Associate Professor of the Department of Theology, Culture, and Arts Evgeniya Konysheva represented South Ural State University at a Moscow&Detroit: Transnational Modernity in the Built Environment international scientific symposium in University of Michigan, which holds the 21st place in the world university ranking.
The Moscow&Detroit: Transnational Modernity in the Built Environment symposium was dedicated to the Soviet and American Economical and Cultural Collaboration during the period from 1920s through 1930s. The city of Detroit was an important geographical point in this collaboration since it was the very centre of the American automobile industry, as well as a place of location of the office of Albert Kahn's design company, which built the Henry Ford’s plants and other automobile giants. The architects and engineers of this very company designed tractor, automobile and mechanical engineering plants in the USSR during the industrialization period, and the Soviet workers and specialists were trained in the new technologies of industrial production at the enterprises of Henry Ford.

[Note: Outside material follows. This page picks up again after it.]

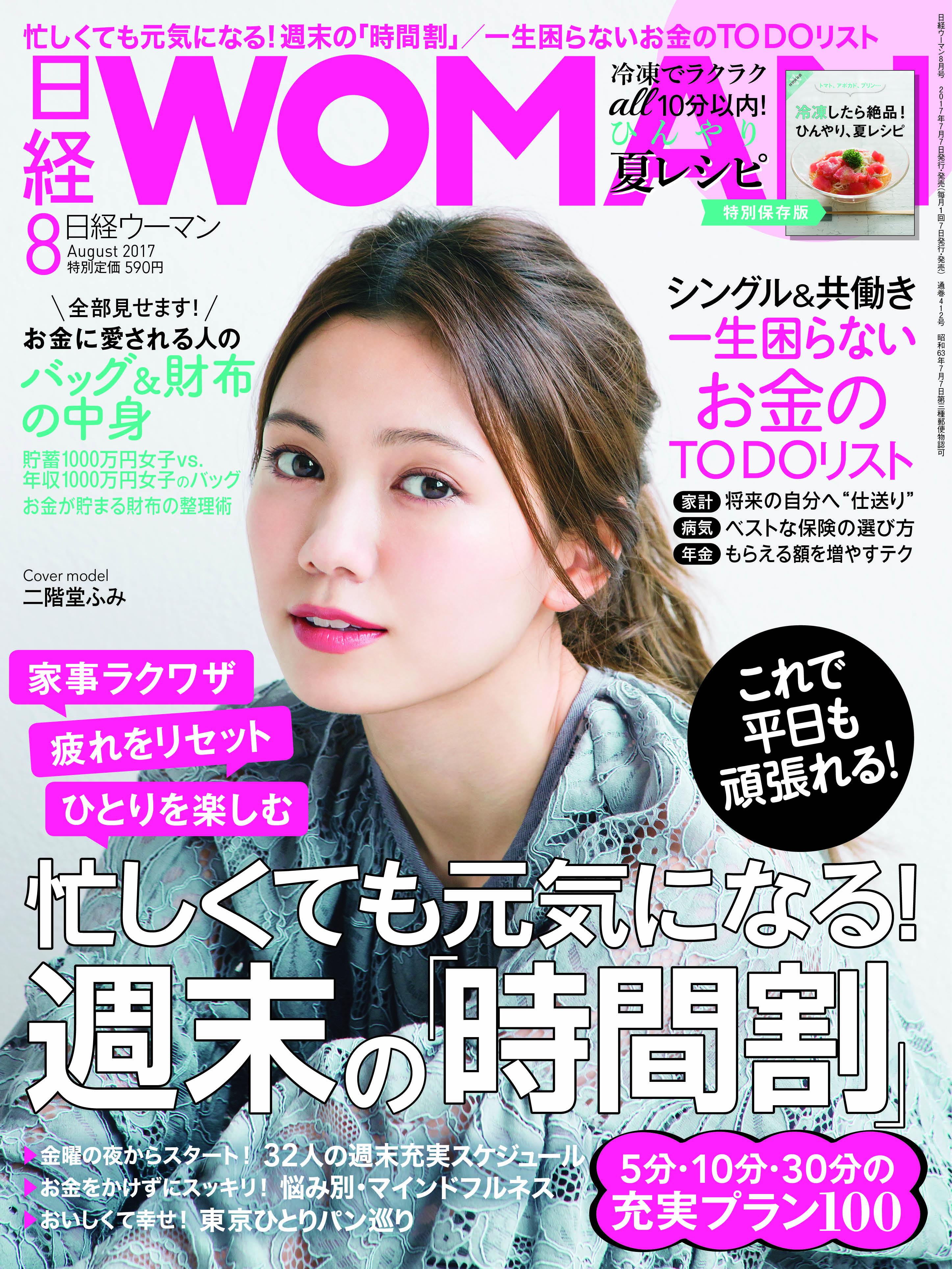 日経WOMAN2017年8月号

The symposium brought together the historians in the fields of arts, architecture and urban planning, and specialists in social history. Associate Professor Evgeniya Konysheva was the only participant invited from Russia, and she delivered her presentation along with scientists from prestigious universities in the USA, United Kingdom, and Canada: University of Michigan, University of Edinburgh, Northwestern University, University of Chicago, University of Washington, New York University, and more. Evgeniya Konysheva is a recognized specialist in research on the Soviet Town Planning of the 1920s – 1950s and on international architectural connections. Her report was dedicated to projecting the principles of Fordism onto the Soviet urban planning during the period of industrialization. In general, the symposium featured a wide range of reports united under the topic of the Soviet Amerikanizm: from plants building and automobilization to the project of the Palace of the Soviets and cinematograph. But the most important thing is that new topics and new interpretations of the well-known events were suggested, which each report sparked heated discussions. The scientific project, within which the symposium was held, will close with a big-scale exhibition “Amerikanizm: Russian Architecture in Search of a New New World” to open in the Canadian Centre for Architecture, Montreal, on November 12, 2019.
The networking ties established at the symposium open up prospects for further research collaboration with American scientists. Following the results of this event, it is planned to publish a book based on the reports’ materials.